• [Input]:
━━━━━━
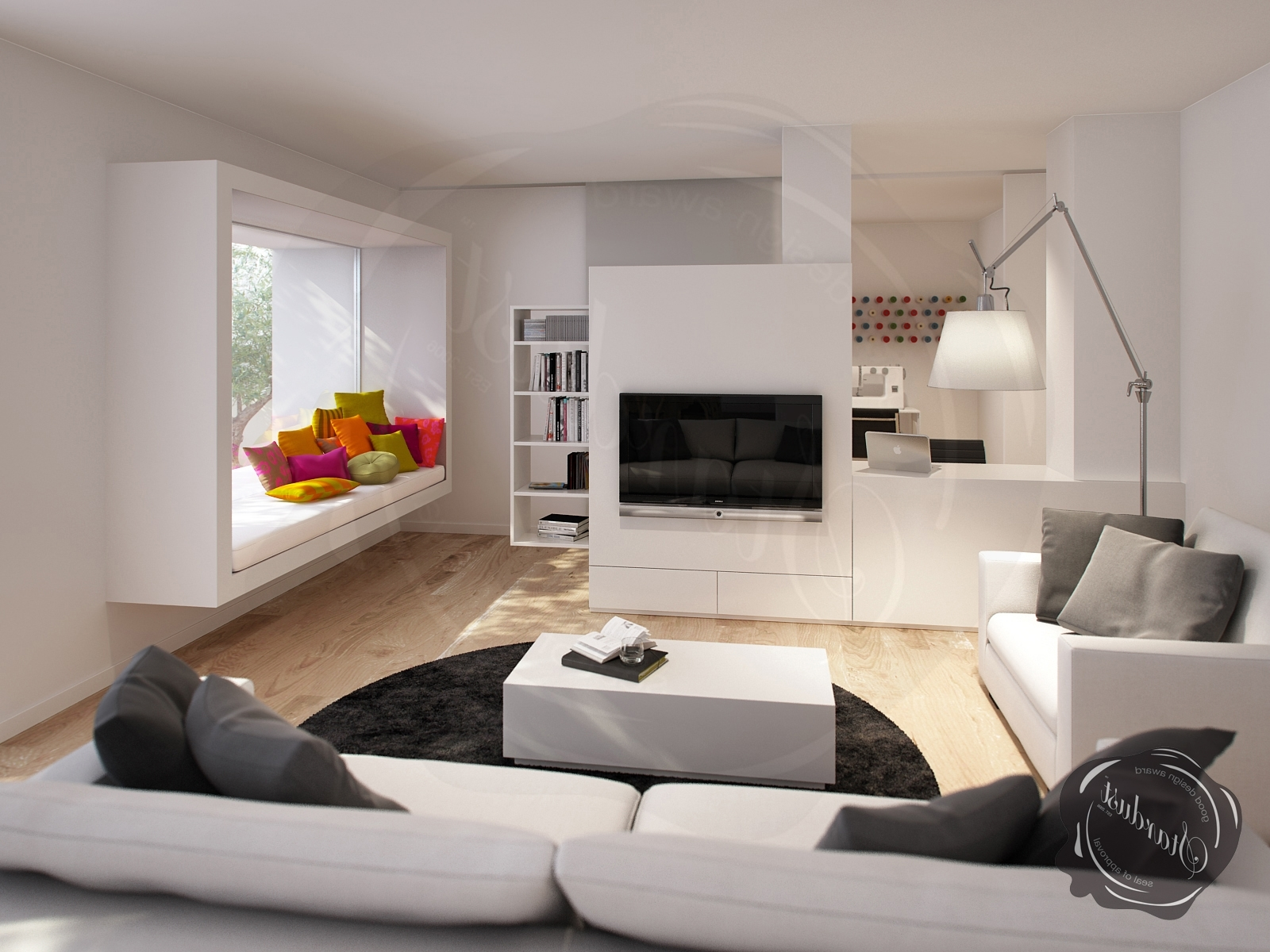Preferred White Living Room Table Lamps Within Living Room Wall Shelves Couches For Small Living Rooms Table Lamps (View 12 of 20)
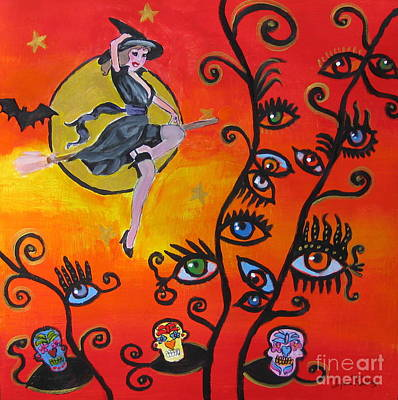 Witching And Watching Art Print by Diana Riukas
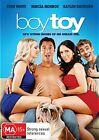 Boy Toy (DVD, 2012)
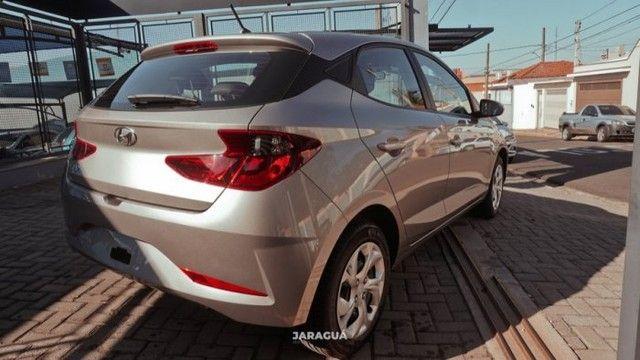 Hyundai hb20 2022 1.0 12v flex vision manual - Foto 13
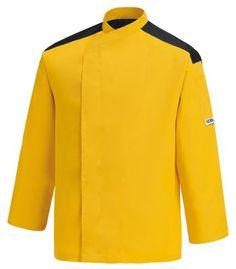 CHAQUETA COCINERO YELLOW FIRST EGOCHEF  Mod. 104015 65% Polyester - 35% Cotton  www.kavaichef.hu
━━━━━━
• [Task directions]:
All the lines above need to be repeated exactly, with no pictures carried over.

• [Response area]:
Preferred White Living Room Table Lamps Within Living Room Wall Shelves Couches For Small Living Rooms Table Lamps (View 12 of 20)
 Witching And Watching Art Print by Diana Riukas
 Boy Toy (DVD, 2012)
 Hyundai hb20 2022 1.0 12v flex vision manual - Foto 13
 CHAQUETA COCINERO YELLOW FIRST EGOCHEF  Mod. 104015 65% Polyester - 35% Cotton  www.kavaichef.hu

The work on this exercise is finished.